Great Ocean Road

People say when you come to visit Australia you have to see three things: The rock, the reef and the road. The rock being Uluru and the road being the Great Ocean Road (GOR). The road was built between the two world wars by returned soldiers to commemorate their casualties. It is as such a big war memorial but fortunately few parts of the 250km drive show any link to military and war.

Heading west out of Melbourne on Sunday we reached the GOR in the early afternoon. It is said to be one of the world’s most impressive coastal drives and it sure wasn’t a disappointment. The way leads along surf beaches, rolling hills and through rainforest.

Even though it looks tempting, taking a swim there is a bit of a dare as the water is quite chilly. You can see the occasional penguin.

We drove the first half of the road on the first day and stayed at a small hostel in Apollo Bay for the night. The second day brought one of the trips biggest tourist attractions, a limestone formation called “The Twelve Apostles”.
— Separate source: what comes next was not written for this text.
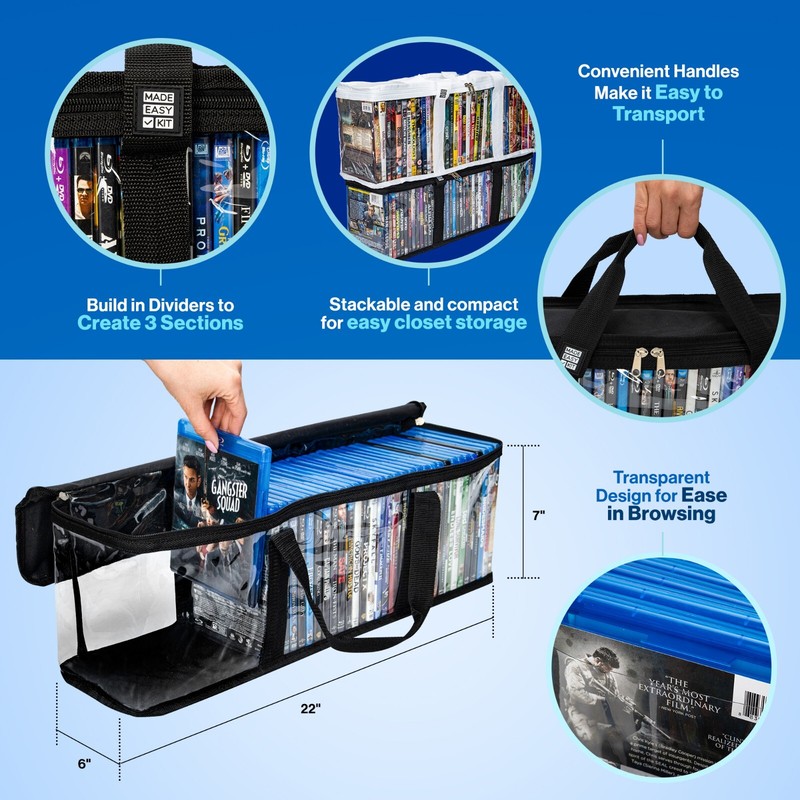 Made Easy Kit Media Storage Cases with Dividers, Stackable (DVD, CD, Blu-ray) gallery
The name is misleading as there were never more than nine stacks. Right now eight are remaining after the ninth collapsed in 2005 under the eyes of a surprised tourist group.

By the end of the day we reached Warrnambool which is the western end of the GOR. It really gets boring from there on. The last 650km to Adelaide feature mostly dry rocks and salt lakes. We took turns in driving hundreds of kilometres on roads as straight as the pope and reached Adelaide in the early evening.